### TEXT EXCERPT
____

Prince Edward Island’s ‘Angel of the Arts’ Hilda Woolnough Honoured With Gallery Dedication

In honour of the internationally acclaimed Prince Edward Island artist, Hilda Woolnough (1934–2007), The Gallery at the Guild in Charlottetown has been officially renamed the Hilda Woolnough Gallery. On November 18, there will be a special celebration and grand opening of the first exhibition in the new space titled All Things Hilda: A Retrospective, which will be on view from November 17 to December 31. A long-time friend of the artist and former director of the Confederation Centre Art Gallery, Terry Graff, provides the following overview of Woolnough’s remarkable legacy.


It is said that you really don’t know someone until you’ve travelled with them. That’s how I first met Hilda Woolnough.

It was 1991, and we were both invited to serve on a jury for the Canada Council Art Bank, a task that involved a week-long road trip travelling together throughout the Atlantic region visiting artists in their studios and selecting works of art for purchase.

It was from this first-hand experience that I came to personally know Hilda’s love and passion for art and artists. She told many arresting stories, often poignant, many tinged with humour. This was a woman of substance, of vision and wisdom, of commitment and dedication. Fully present, even during the time when we weren’t looking at art, she emanated a distinct creative energy that was inspiring, that made living life an art form.

I remember during our road trip how she kept finding and collecting fallen bird feathers and, in particular, how her discovery of a feather was an uplifting, even spiritual experience. She considered feathers to be sacred gifts from the sky, ethereal and beautiful, messages and signs of good luck, symbols of hope. The poet Emily Dickinson referred to hope as “The thing with feathers – That perches in the soul – And sings the tune without the words – And never stops – at all”.

Later on, during our road trip, we arrived at Hilda’s home in the village of Breadalbane for some of her famously delicious cooking. I noticed that among her intriguing objects was her marvellous hat, bedecked and bedazzled with bird feathers. They say “feathers appear when angels are near,” so I knew I was in the company of the “Angel of the Arts.” To this day, I pick up fallen feathers whenever I encounter them. However, I don’t stick them on a hat but have several places where I keep them, including strapped to the overhead sun visor in our car.

Hilda Woolnough | Submitted by the artist’s son, John Hopkins.

____

### GIVEN RECORDS

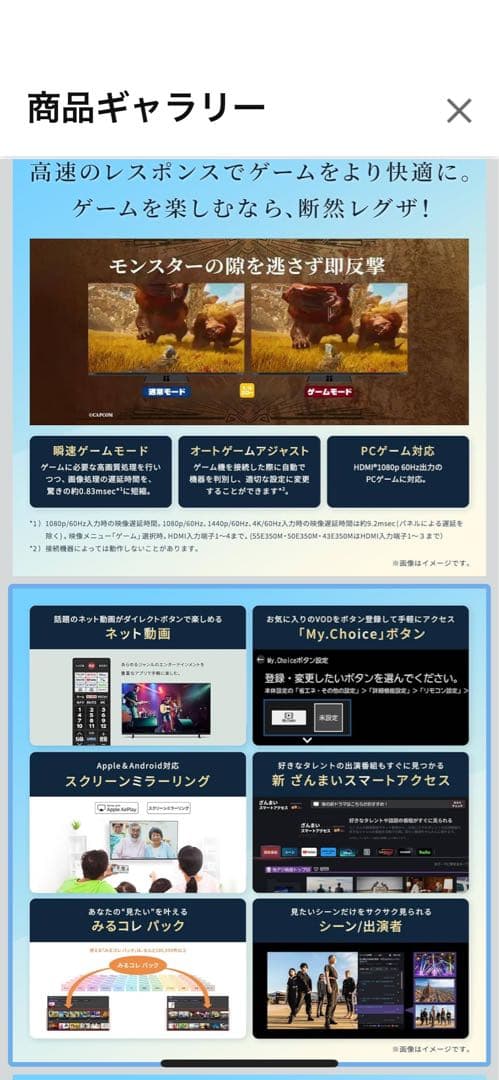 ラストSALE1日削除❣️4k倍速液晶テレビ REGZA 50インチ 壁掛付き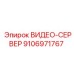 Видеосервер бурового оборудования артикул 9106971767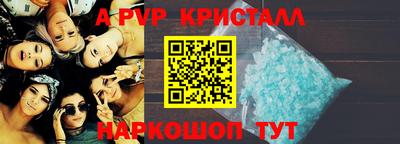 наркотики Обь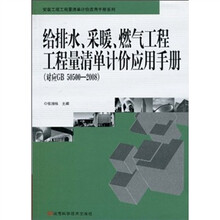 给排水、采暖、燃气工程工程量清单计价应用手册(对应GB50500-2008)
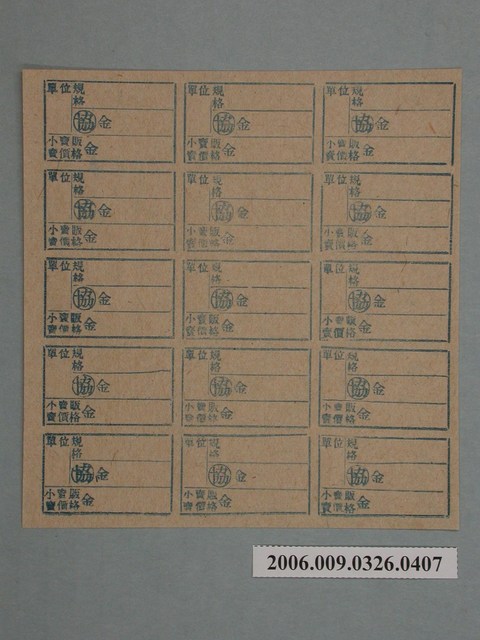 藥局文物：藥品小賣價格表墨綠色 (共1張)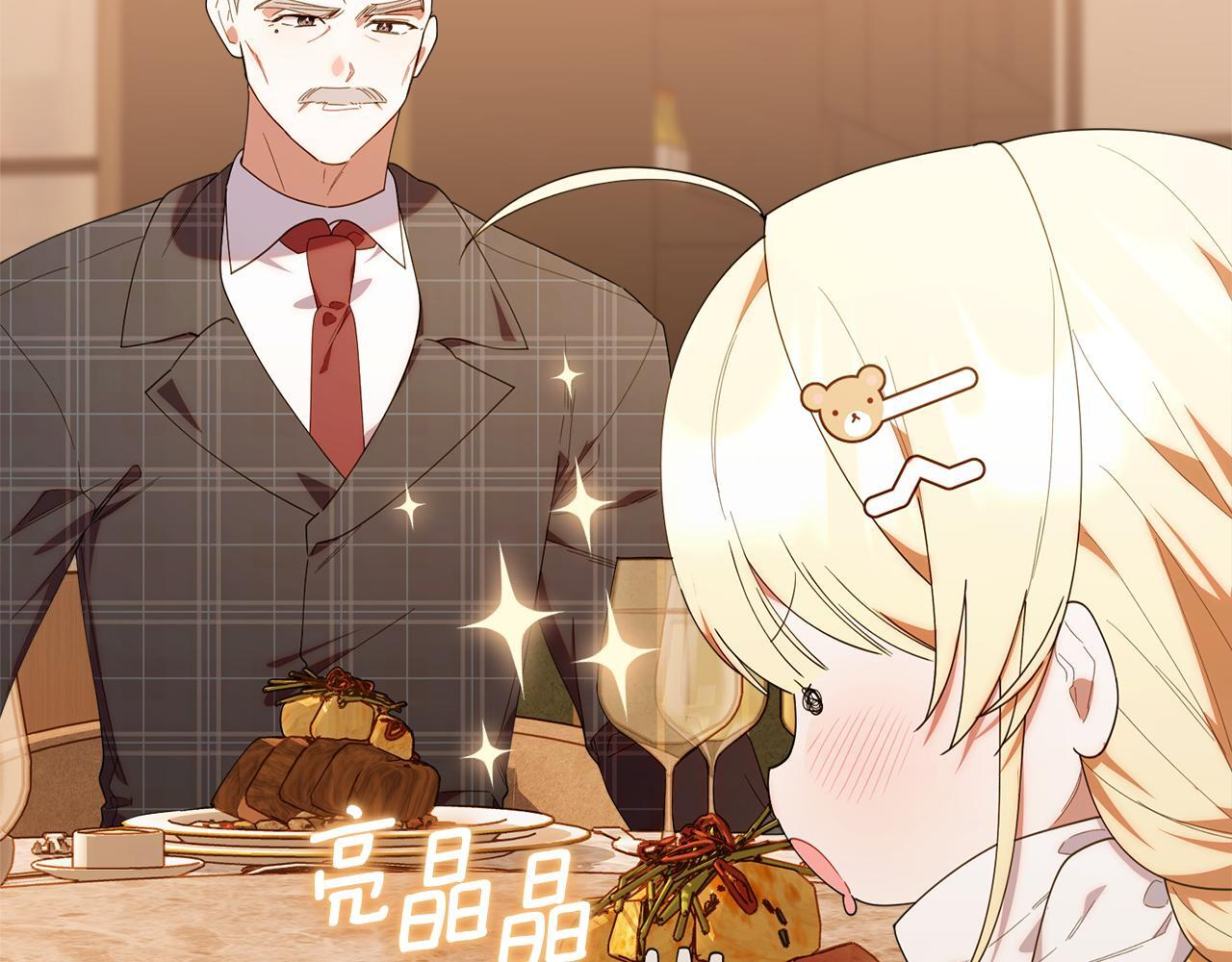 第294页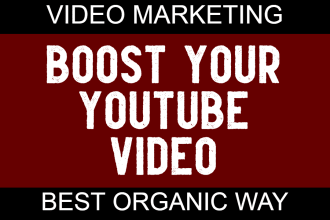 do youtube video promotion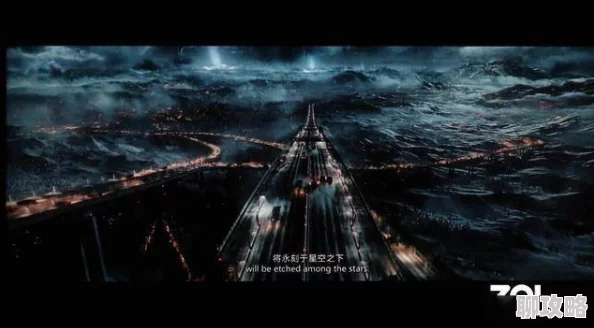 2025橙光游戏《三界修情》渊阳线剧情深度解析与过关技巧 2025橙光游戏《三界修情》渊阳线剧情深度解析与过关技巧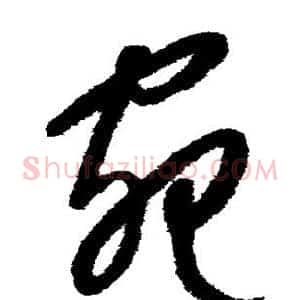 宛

____

### EXERCISE SET
A. In what village was Hilda Woolnough's home, according to the Hilda Woolnough tribute?
B. Please carry the Hilda Woolnough tribute on from its final line, in the same first-person voice.

### RESULTS OF THE TASKS
A. Breadalbane.

B.
I wasn’t fully aware of the depth and breadth of Hilda’s art or of her numerous accomplishments as a cultural activist when we first met (they are legion), but I quickly got up to speed when I uprooted my family and moved to Prince Edward Island in 1993 to work at the Confederation Centre Art Gallery. During our seven years on the Island, Hilda was of great help and support, a valued colleague and good friend. She introduced me to many of the local artists and members of the community and filled me in on the cultural history and politics of PEI. I also learned of her profound impact on the community, how she mentored and nurtured artists and how she was instrumental in establishing several visual arts organizations.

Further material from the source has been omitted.